Set down exactly the lines in the records below that run from the line with "scientific name: Connochaetes taurinus" to the line with "common name: old-world mice and rats", inclusive, and nothing more.

________________________________________

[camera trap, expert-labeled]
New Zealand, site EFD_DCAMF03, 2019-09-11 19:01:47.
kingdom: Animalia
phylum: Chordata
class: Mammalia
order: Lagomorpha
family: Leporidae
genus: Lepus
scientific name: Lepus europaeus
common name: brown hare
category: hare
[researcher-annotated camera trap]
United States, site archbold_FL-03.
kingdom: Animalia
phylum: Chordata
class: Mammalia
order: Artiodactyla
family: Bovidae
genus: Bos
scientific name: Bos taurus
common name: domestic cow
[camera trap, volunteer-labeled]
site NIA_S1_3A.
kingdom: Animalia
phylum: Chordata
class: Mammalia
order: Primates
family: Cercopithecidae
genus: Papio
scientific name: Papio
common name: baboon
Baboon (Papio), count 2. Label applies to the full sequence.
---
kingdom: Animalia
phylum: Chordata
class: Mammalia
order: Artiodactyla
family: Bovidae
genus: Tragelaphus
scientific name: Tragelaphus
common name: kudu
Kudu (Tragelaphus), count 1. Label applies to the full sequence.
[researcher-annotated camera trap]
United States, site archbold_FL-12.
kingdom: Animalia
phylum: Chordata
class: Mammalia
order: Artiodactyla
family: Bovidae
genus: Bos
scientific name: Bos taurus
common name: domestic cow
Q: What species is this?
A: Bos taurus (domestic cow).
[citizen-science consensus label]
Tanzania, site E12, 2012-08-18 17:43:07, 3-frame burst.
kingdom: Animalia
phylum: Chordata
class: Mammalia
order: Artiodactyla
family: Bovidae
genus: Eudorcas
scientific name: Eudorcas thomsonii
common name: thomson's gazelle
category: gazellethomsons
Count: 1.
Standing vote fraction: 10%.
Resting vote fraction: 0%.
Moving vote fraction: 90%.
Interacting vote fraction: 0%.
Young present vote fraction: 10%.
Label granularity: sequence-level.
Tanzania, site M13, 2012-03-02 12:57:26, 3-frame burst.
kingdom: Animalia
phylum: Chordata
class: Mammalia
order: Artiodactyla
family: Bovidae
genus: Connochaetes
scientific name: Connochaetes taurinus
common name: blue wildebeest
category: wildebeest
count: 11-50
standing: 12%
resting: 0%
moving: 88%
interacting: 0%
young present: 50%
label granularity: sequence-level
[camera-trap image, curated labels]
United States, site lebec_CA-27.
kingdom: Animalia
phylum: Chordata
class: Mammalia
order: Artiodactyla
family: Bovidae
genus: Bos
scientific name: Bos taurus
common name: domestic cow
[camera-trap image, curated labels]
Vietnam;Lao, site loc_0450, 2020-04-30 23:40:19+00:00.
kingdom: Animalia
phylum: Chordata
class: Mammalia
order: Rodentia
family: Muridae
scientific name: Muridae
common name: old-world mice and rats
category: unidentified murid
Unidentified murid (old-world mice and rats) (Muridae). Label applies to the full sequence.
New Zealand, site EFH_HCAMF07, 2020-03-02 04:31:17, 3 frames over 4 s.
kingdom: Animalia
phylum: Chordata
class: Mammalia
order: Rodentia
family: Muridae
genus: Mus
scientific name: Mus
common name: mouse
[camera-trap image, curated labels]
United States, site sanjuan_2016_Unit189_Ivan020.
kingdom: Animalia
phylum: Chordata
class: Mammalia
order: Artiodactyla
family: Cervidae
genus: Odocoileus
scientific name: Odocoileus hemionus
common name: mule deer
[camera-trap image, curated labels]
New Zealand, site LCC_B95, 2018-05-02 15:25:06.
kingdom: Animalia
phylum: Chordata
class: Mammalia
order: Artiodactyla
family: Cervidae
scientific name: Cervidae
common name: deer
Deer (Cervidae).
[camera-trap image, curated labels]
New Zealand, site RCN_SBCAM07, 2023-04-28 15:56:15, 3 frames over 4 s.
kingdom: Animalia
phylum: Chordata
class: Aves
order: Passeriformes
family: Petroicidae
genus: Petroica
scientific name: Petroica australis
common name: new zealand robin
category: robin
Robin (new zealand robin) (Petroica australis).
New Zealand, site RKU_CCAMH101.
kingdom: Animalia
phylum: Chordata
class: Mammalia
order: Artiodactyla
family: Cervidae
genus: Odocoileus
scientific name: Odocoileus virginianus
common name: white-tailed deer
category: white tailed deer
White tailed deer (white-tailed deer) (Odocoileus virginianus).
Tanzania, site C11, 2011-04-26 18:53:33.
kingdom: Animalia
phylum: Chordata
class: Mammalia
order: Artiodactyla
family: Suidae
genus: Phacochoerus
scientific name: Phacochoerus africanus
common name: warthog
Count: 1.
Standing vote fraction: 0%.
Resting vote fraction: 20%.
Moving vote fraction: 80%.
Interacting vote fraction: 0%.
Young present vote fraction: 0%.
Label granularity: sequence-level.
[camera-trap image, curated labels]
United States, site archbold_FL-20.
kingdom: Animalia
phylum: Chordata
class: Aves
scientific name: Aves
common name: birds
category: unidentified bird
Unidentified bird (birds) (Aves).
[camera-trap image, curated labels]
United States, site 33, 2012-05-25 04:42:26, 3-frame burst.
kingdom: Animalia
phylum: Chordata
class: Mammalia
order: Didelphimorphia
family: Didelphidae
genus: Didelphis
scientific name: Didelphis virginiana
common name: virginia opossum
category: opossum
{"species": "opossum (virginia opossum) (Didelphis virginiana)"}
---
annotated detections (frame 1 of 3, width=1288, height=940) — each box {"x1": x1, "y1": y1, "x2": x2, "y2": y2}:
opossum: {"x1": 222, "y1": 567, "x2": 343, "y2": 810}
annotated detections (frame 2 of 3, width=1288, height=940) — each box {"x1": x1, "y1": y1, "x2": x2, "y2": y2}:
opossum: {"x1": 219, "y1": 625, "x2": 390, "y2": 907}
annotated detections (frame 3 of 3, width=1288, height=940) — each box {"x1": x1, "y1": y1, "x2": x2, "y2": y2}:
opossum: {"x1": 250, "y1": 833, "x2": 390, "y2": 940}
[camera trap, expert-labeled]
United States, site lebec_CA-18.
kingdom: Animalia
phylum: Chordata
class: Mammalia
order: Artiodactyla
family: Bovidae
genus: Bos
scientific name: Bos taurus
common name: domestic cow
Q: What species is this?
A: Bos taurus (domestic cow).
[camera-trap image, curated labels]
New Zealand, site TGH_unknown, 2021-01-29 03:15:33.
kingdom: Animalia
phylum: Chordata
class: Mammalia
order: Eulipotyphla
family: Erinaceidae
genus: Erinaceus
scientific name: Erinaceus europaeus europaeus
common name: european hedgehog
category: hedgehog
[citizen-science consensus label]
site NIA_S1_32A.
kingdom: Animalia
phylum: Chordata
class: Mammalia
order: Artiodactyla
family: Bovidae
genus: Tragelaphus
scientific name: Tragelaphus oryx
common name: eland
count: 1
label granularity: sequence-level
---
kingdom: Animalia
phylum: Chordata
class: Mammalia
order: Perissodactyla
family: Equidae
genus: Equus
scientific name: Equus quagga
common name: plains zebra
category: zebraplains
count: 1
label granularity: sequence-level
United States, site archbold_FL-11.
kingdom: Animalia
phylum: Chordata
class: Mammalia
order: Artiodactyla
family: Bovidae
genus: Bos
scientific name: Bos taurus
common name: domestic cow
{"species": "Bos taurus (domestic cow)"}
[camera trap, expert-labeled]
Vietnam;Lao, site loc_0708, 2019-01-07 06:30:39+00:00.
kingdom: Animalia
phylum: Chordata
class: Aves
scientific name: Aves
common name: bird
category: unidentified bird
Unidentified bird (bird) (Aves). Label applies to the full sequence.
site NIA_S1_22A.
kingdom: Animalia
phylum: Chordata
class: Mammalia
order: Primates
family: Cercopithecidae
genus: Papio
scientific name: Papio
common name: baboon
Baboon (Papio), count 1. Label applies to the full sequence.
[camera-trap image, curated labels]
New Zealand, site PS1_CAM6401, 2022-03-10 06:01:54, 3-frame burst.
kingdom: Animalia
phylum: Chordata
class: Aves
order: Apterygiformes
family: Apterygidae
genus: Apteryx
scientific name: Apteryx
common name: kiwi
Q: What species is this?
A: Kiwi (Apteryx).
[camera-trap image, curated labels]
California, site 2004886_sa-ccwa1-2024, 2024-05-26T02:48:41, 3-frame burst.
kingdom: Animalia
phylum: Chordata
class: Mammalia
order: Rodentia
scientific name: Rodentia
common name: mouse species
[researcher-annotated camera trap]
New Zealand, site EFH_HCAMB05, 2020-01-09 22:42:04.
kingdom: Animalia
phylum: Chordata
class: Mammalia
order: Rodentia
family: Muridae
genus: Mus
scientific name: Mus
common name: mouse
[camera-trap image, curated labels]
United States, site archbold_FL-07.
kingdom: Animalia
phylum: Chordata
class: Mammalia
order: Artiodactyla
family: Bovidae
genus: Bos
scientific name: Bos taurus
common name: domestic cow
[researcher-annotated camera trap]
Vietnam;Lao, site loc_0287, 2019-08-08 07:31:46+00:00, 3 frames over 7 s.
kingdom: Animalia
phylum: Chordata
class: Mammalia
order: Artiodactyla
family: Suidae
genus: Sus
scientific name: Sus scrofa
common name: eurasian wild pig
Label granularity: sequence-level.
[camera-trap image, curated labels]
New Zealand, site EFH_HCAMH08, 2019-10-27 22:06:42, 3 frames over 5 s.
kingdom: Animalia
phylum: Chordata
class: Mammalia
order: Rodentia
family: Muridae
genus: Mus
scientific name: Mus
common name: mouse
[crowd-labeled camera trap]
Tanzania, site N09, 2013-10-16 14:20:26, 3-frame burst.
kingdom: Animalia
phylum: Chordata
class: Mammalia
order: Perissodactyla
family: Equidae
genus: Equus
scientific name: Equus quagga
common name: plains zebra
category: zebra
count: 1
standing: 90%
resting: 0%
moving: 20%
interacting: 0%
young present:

________________________________________

(RESPONSE AREA)
scientific name: Connochaetes taurinus
common name: blue wildebeest
category: wildebeest
count: 11-50
standing: 12%
resting: 0%
moving: 88%
interacting: 0%
young present: 50%
label granularity: sequence-level
[camera-trap image, curated labels]
United States, site lebec_CA-27.
kingdom: Animalia
phylum: Chordata
class: Mammalia
order: Artiodactyla
family: Bovidae
genus: Bos
scientific name: Bos taurus
common name: domestic cow
[camera-trap image, curated labels]
Vietnam;Lao, site loc_0450, 2020-04-30 23:40:19+00:00.
kingdom: Animalia
phylum: Chordata
class: Mammalia
order: Rodentia
family: Muridae
scientific name: Muridae
common name: old-world mice and rats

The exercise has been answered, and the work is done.